┌─ Given entries

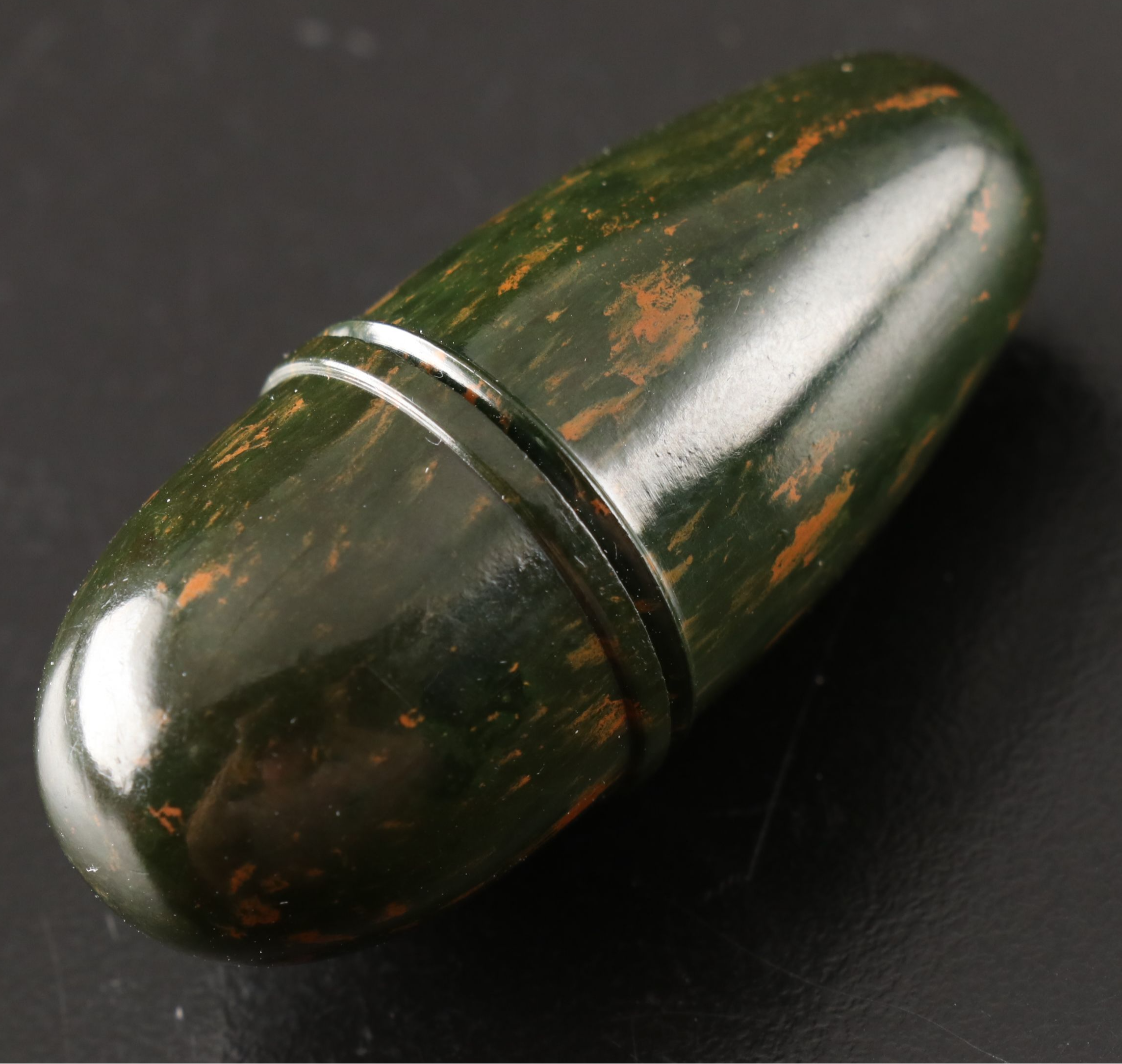 Sterling Silver Thimbles and Glove Darner with Thimble Holders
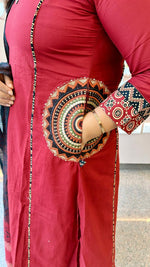 Smart cotton designer pocket suit set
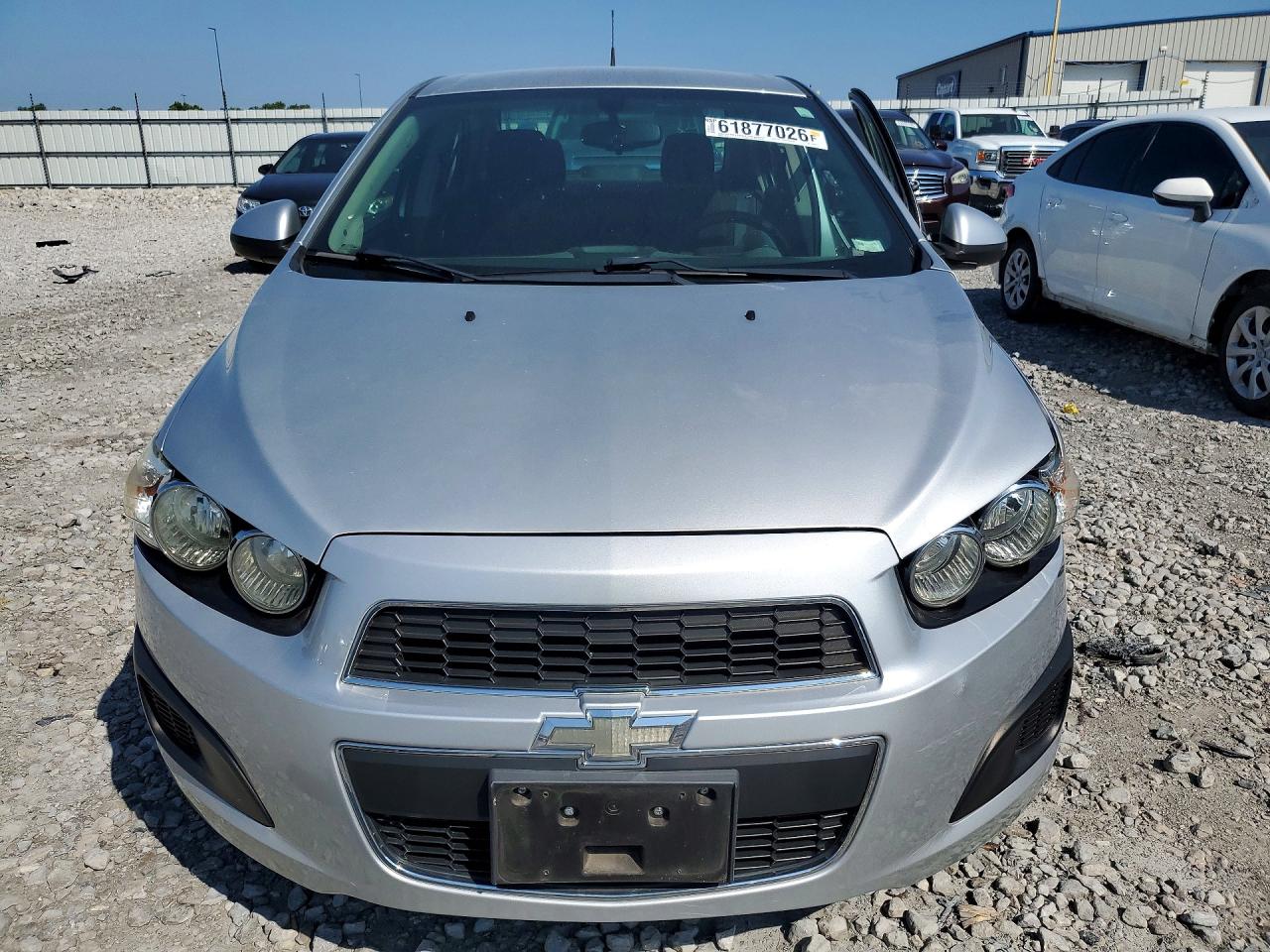 1G1JC5SH4E4114622 · 2014 CHEVROLET SONIC · 5/12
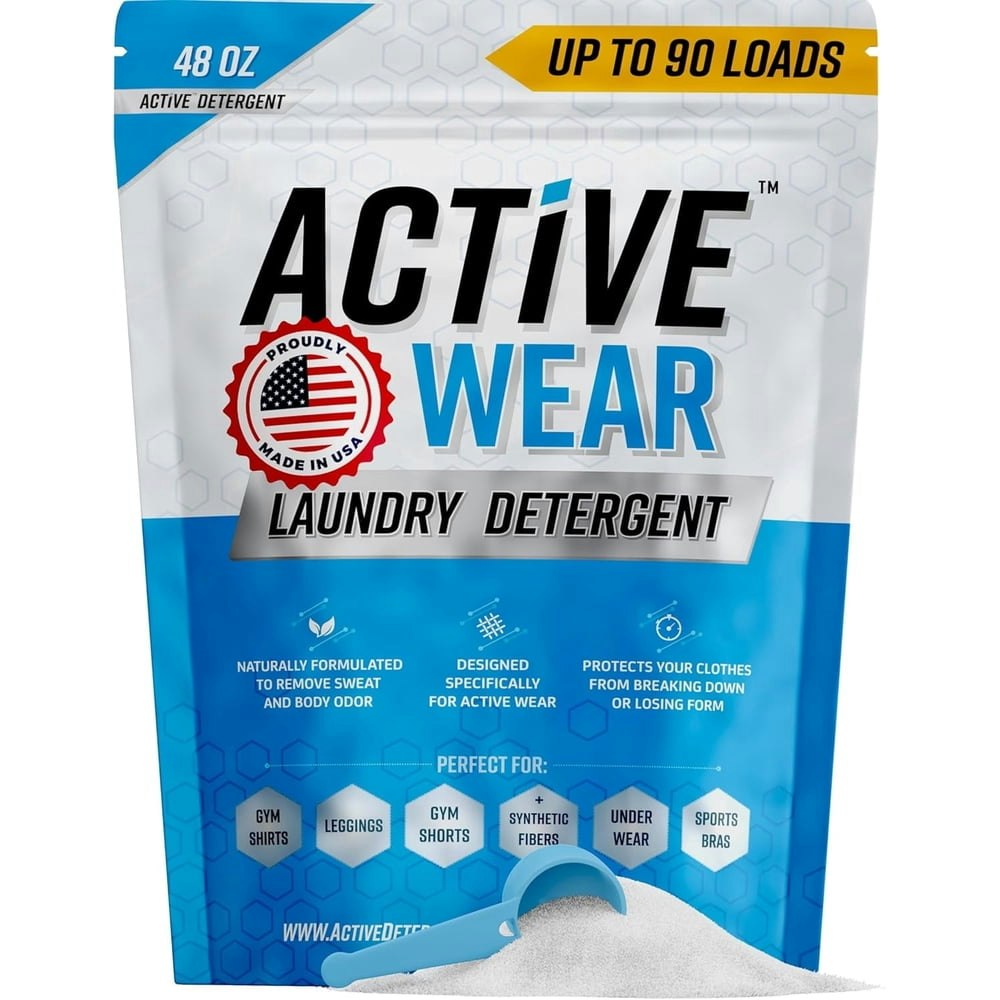 Active Athletic Wear Detergent 3-lb. Tub: $26.95 Active Athletic Wear Detergent 3-lb. Tub: $26.95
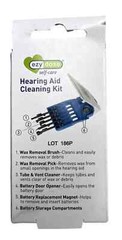 EZY DOSE Hearing Aid Cleaning Kit 5-N-1 hearing aid cleaning tool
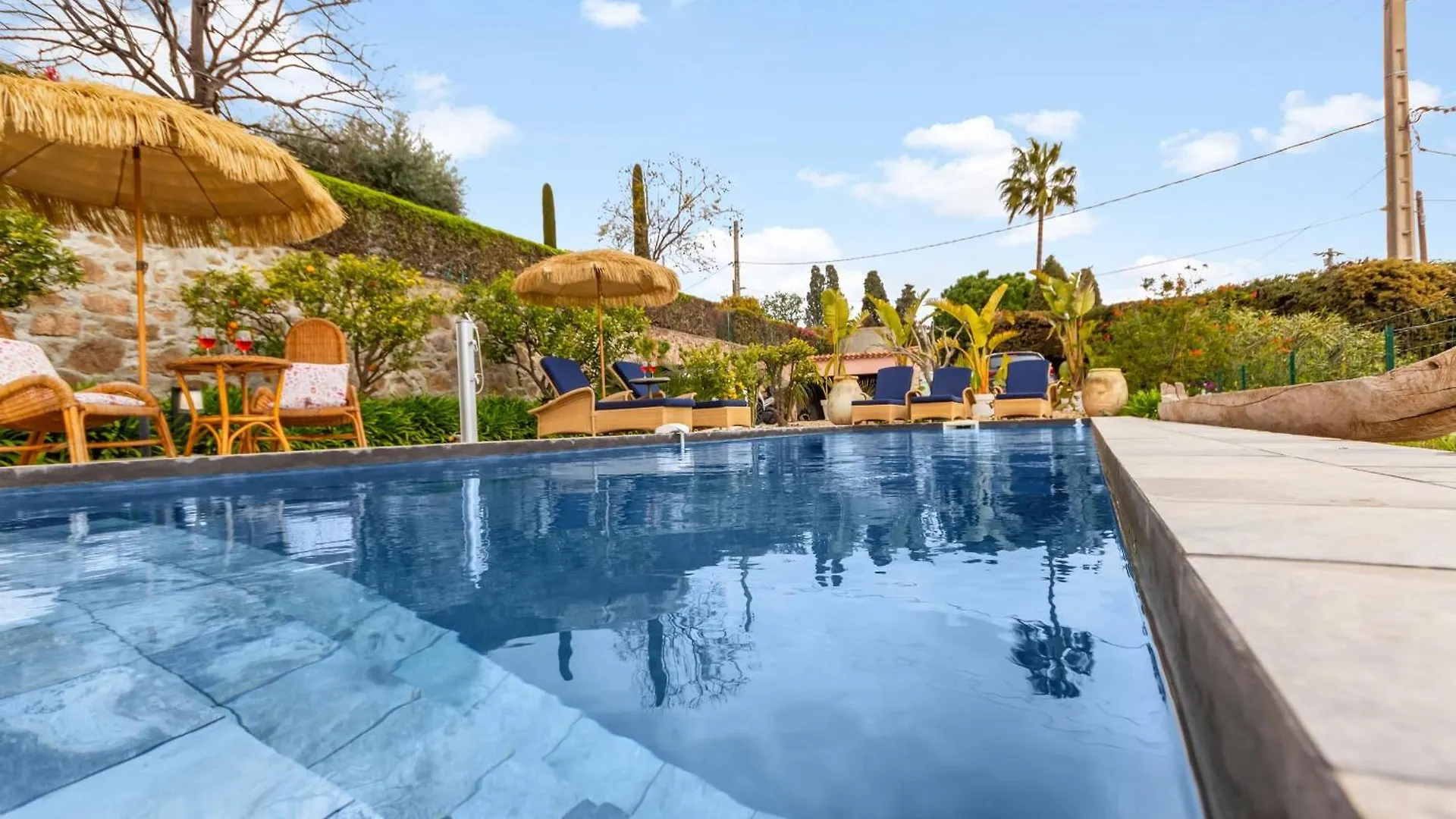 Villa La Fadette-Swimming Pool-Jacuzzi-Sea View-Ac-Farniente Vallauris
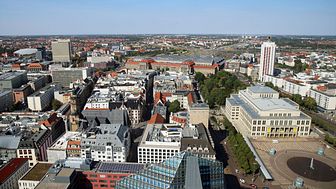 Auch 2021 zeigt sich die Wirtschaft der Stadt Leipzig stabil und setzt auf einen modernen Branchenmix - Foto: Andreas Schmidt 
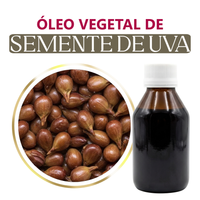 Foto do produto Óleo  de Semente de Uva 100% Vegetal - 100Ml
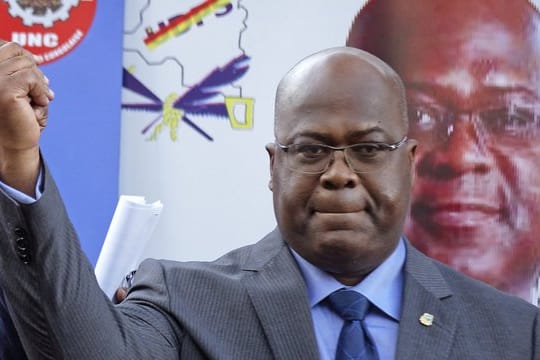 Der Kandidat Félix Tshisekedi hat die Präsidentenwahl rechtskräftig gewonnen - das erklärte das Verfassungsgericht in Kinshasa.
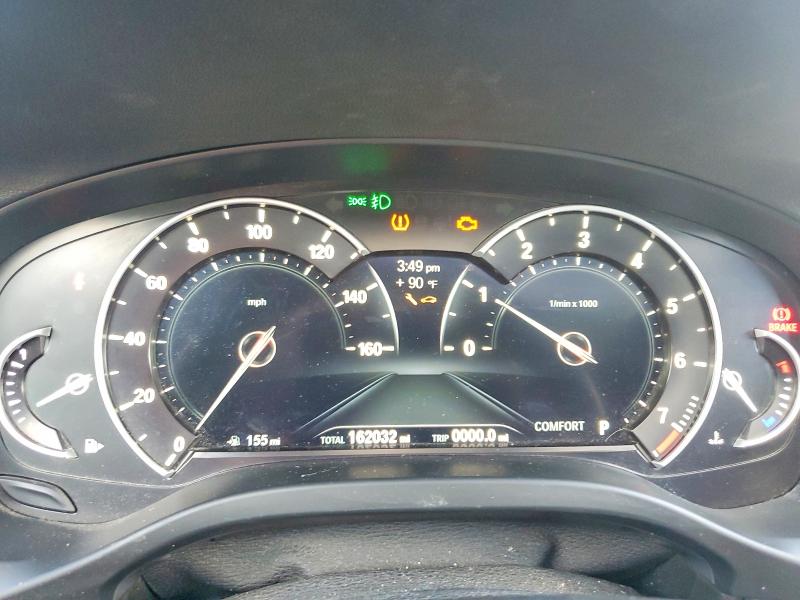 2018 BMW X3 VIN 5UXTR9C54JLD59559 COPART salvage auction — NORMAL WEAR, MA - CERTIFICATE OF TITLE, sold $5,300 on 2026-07-09 (photo 9)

└─

■ **What is expected**
Copy every line of the listing above word for word, but leave out the pictures.

■ **Task response**
 Sterling Silver Thimbles and Glove Darner with Thimble Holders
 Smart cotton designer pocket suit set
 1G1JC5SH4E4114622 · 2014 CHEVROLET SONIC · 5/12
 Active Athletic Wear Detergent 3-lb. Tub: $26.95 Active Athletic Wear Detergent 3-lb. Tub: $26.95
 EZY DOSE Hearing Aid Cleaning Kit 5-N-1 hearing aid cleaning tool
 Villa La Fadette-Swimming Pool-Jacuzzi-Sea View-Ac-Farniente Vallauris
 Auch 2021 zeigt sich die Wirtschaft der Stadt Leipzig stabil und setzt auf einen modernen Branchenmix - Foto: Andreas Schmidt 
 Foto do produto Óleo  de Semente de Uva 100% Vegetal - 100Ml
 Der Kandidat Félix Tshisekedi hat die Präsidentenwahl rechtskräftig gewonnen - das erklärte das Verfassungsgericht in Kinshasa.
 2018 BMW X3 VIN 5UXTR9C54JLD59559 COPART salvage auction — NORMAL WEAR, MA - CERTIFICATE OF TITLE, sold $5,300 on 2026-07-09 (photo 9)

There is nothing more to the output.